= Rachid Derbass =

Lebabese politician

Rachid Derbass (Arabic: رشيد درباس) is a former Lebanese government minister from El Mina, Lebanon. He served as minister of social affairs from 2014 to 2016 under Prime Minister Tamam Salam.

==Early life and career==

Rashid Derbass was born in the northern city of El Mina in Lebanon in 1941, to Toufic Derbass and Habiba Abdul Wahab. He earned his Lebanese Baccalaureate in 1961, and a law degree from the University of Cairo in 1966. He earned an LLM from the Lebanese University in 1967, and began practicing law in Tripoli, Lebanon.

==Political career==

Derbass first ran for parliament in 1992 in the first elections in after the Lebanese Civil War. Unsuccessful in his bid for parliament, Derbass remained active in the North Lebanon political scene, and was elected as the head of the North Lebanon Bar association in 1998 and served as president until 2000 .

DATASET:

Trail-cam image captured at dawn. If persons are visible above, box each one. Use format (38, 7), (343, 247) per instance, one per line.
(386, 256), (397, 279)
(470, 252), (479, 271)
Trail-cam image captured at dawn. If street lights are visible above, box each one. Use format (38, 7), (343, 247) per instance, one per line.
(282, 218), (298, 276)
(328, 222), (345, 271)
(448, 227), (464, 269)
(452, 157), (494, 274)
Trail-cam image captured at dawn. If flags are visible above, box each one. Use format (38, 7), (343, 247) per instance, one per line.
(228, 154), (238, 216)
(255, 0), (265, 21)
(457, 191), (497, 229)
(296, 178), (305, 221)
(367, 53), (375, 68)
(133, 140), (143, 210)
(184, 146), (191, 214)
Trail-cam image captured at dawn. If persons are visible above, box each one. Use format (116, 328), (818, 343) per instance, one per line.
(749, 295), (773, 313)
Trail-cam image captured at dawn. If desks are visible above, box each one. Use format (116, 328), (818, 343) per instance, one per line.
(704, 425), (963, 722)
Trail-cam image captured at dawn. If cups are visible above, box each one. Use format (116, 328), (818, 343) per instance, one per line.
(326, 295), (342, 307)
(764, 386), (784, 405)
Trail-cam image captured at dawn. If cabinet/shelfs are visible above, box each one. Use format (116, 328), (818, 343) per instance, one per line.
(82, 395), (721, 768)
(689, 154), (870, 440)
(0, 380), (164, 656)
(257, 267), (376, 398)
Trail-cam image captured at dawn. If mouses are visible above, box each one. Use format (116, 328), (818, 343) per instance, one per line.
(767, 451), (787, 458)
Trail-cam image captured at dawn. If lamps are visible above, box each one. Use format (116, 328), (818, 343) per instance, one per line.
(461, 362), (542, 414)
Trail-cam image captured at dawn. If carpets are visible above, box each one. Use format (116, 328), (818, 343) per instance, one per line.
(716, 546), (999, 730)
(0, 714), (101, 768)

REQUIRED WORK:
1 - Copy the article on Rachid Derbass word for word, from "Rashid Derbass was" up to and including "until 2000 .".
2 - Write the next part of the article on Rachid Derbass, picking up after its final sentence.

TASK ANSWERS:
1 -
Rashid Derbass was born in the northern city of El Mina in Lebanon in 1941, to Toufic Derbass and Habiba Abdul Wahab. He earned his Lebanese Baccalaureate in 1961, and a law degree from the University of Cairo in 1966. He earned an LLM from the Lebanese University in 1967, and began practicing law in Tripoli, Lebanon.

==Political career==

Derbass first ran for parliament in 1992 in the first elections in after the Lebanese Civil War. Unsuccessful in his bid for parliament, Derbass remained active in the North Lebanon political scene, and was elected as the head of the North Lebanon Bar association in 1998 and served as president until 2000 .

2 -
Derbass was appointed as Minister of Social Affairs in 2014, under the government of Tamam Salam and served until 2016. Derbass' tenure witnessed a surge in Syrian refugees escaping the Assad Regime, and introduced the first refugee affairs policy in October 2014 by the Lebanese Cabinet, the Lebanese Crisis Response Plan, jointly with the United Nations High Commission for Refuggees (UNHCR).